##### Extract to read #####

A Sip of Water
When I received the invitation to contribute to this magazine on the topic of death, a flurry of ideas came … and went.
As a clinician and a public health grad, I could have written about health care, death and dollars. All tired topics, all under-whelming. So I decided not to write anything at all.
Until this morning.
I live on a small farm in Maryland with my girlfriend and two dogs. During their early morning walk, the three of them spotted a badly wounded buck inside our field. (For readers abroad, buck is the American term for male deer.) His hind leg had been mangled, likely by a car. He was in pain and terrified. An antler was missing. The dogs were beside themselves, overwhelmed by curiosity, territorialism and the smell of blood.
I was urgently summoned to help contain the dogs and deal with the buck. Grabbing my field jacket and cowboy gloves while still in my pajama pants, I marched with total detachment and strong determination (indispensable personality traits for surgical types like myself) toward the far end of the field to assess the situation. I was convinced it could not possibly be as bad as my girlfriend was describing it. I was wrong.
Wounded, trembling, exhausted and with labored breathing, the poor animal raised himself, wobbling back and forth from one end of the field to the other, with me in comic pursuit on the slippery, frosted grass. It was clear the deer needed to be corralled somewhere before we could decide what to do.
Once cornered in the most remote area of the field, the desperate buck looked at both of us and made a final run for the fence, managing to get his head and single antler trapped in the railing. Gently, while leaning my body against his to prevent further damage—to him or us—we lassoed and disengaged his head. Then we walked him like a dog on a leash for a few yards before he fell to the ground, unable to get up.
That’s when the discussion started. I should clarify that my girlfriend has been an orthopedic surgeon for many years, and I have practiced cardiac surgery most of my professional life, so we have strong opinions and a good understanding of what is fixable. She argued for euthanizing him. I contended—I have no idea why, because she was right—that given a safe place, water, wound care and antibiotics, perhaps he could be saved. Obviously, I was no longer objective.

#####

Work instruction 1
Print the passage of the essay about the wounded buck from "Until this morning." up to and including "smell of blood.".
Work instruction 2
List the things the narrator of the essay about the wounded buck argued might allow the animal to be saved.
Work instruction 3
Resume the essay about the wounded buck after its last sentence and keep writing it.
The material after the essay about the wounded buck comes from a different source.

##### Data extract #####

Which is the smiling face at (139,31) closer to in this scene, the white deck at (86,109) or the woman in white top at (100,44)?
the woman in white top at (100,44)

#####

Expected answer 1
Until this morning.
I live on a small farm in Maryland with my girlfriend and two dogs. During their early morning walk, the three of them spotted a badly wounded buck inside our field. (For readers abroad, buck is the American term for male deer.) His hind leg had been mangled, likely by a car. He was in pain and terrified. An antler was missing. The dogs were beside themselves, overwhelmed by curiosity, territorialism and the smell of blood.

Expected answer 2
A safe place, water, wound care, and antibiotics.

Expected answer 3
The argument continued, with the buck still lassoed on the ground, until I heard myself saying in a self-delusional but nevertheless convincing tone: “I will not kill this animal as long as there is hope for him to recover.”
Then I added: “He must be thirsty after all the struggle so at least let me get some water before I decide what to do.”
My girlfriend, now late for an appointment, had to leave. Meanwhile, I grabbed a shallow container at the house and collected water from the nearby creek.
When I got back, I realized the deer’s condition had deteriorated. His breathing became faster and deeper. Then it stopped. I stood beside him, in my pajamas, with a water container in my hand, watching life come to its end, feeling awful about my inability to do something else for the beautiful young buck with one antler, on the far side of the field.
It struck me then how often I found myself in similar situations, standing by a patient, in my surgical pajamas, watching life slip away, feeling awful about my inability to do something else; maybe one more drug, one more test, one more procedure.
I couldn’t help thinking that perhaps when my own end is near and inevitable, all I really want, all I will really need is a compassionate human being to order one less test, one less procedure, while taking the time to stand by me and help me take that last sip of water before I die.